Le Mével à la peine

20Juil10

On l’avait laissé en larmes, empreint d’émotion après sa deuxième place au championnat de France, le 29 juin. Déçu mais confiant. Christophe Le Mével assurait à l’époque « être dans une phase ascendante ». « L’enjeu est de monter en régime pendant les trois semaines car les Pyrénées sont en troisième semaine » confiait-il alors à l’Equipe. On l’a retrouvé cet après midi, aux abords de Pau dans le grupetto, accompagnant les virtuoses de la dernière ligne droite, peu habitués à tutoyer les cimes. Un comble pour celui qui a bâti sa réputation de grimpeur sur les pentes du Tour l’année passée, s’emparant de la 10ème place au final. Près de 35 minutes déboursées sur la ligne et ses espoirs de réitérer sa performance de l’an dernier envolés. Mais il n’aura pourtant pas attendu cette ultime semaine pour exploser, bien loin du duel Contador-Schleck, dont il se targuait pouvoir jouer l’arbitre.

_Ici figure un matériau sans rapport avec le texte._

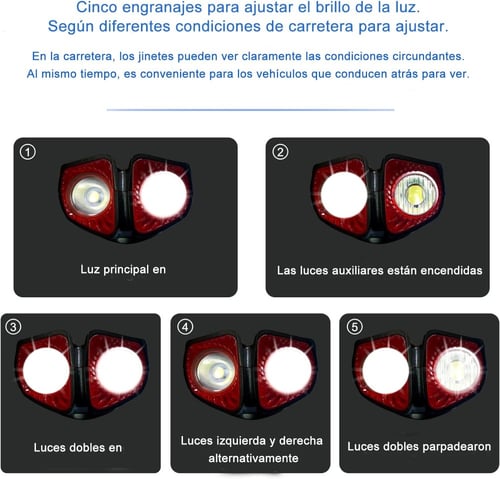 Cinco engranajes para ajustar el brillo de la luz.
Según diferentes condiciones de carretera para ajustar.

En la carretera, los jinetes pueden ver claramente las condiciones circundantes.
Al mismo tiempo, es conveniente para los vehículos que conducen atrás para ver.

①
Luz principal en

②
Las luces auxiliares están encendidas

③
Luces dobles en

④
Luces izquierda y derecha alternativamente

⑤
Luces dobles parpadearon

Le prologue dans les rues de Rotterdam lui a cruellement rappelé le fossé qui le séparait des tout meilleurs. 1’04’’ de retard et une 102ème place à des années lumières des ambitions du breton. Premier échec. D’autant plus douloureux qu’il avait tout particulièrement travaillé l’exercice, installant un vélo de contre la montre chez lui et pointant le bout de son nez lors du championnat de france de la spécialité (9ème). Rebelote trois jours plus tard pour celui qui disait se « méfier de la première semaine ». Les pavés lui avalaient encore des minutes. 2’08 précisément. Les raisons de s’inquiéter étaient minces avant de voir se dessiner les courbes, abruptes et somptueuses, des Alpes. Mais les premiers pourcentages des massifs Alpins n’eurent pas seulement raison de Lance Armstrong. Le Mével flanchait vite et ne voyait que de très loin Andy Schleck remporter l’étape de Morzine-Avoriaz. De quoi redistribuer les cartes chez la FDJ. Sandy Casar avait la grosse cote et raflait la mise le lendemain. Lors de la dernière des Alpes, Le Mével concédait un quart d’heure. Et se retrouvait en 24ème position au général, à des centaines de coups de pédales de ces ambitions premières. Désireux d’imiter son collègue Casar, il changeait son fusil d’épaule. Il voulait profiter de la transition Alpes-Pyrénées. « Il faut que j’aille dans une échappée pour reprendre des places et pourquoi pas gagner une étape ». Là encore, mauvaise pioche. Pari manqué. Et une crise de confiance à l’heure où se profilaient les rudes montées Pyrénéennes. Pas la meilleure chose alors que le programme des Pyrénées, plat de résistance de cette édition, est gargantuesque. Le vainqueur du tour du Haut-Var ne tardait pas à reprendre ses (mauvaises) habitudes et se voyait décramponner dès que la route s’élevait. Un état qui a atteint son paroxysme cet après-midi dans les pentes de l’Aubisque. Est-ce une simple méforme ou Le Mével a-t’il été surévalué ? Voilà la question qui doit tarauder les dirigeants de Garmin avec lesquels le français s’est engagé pour deux saisons.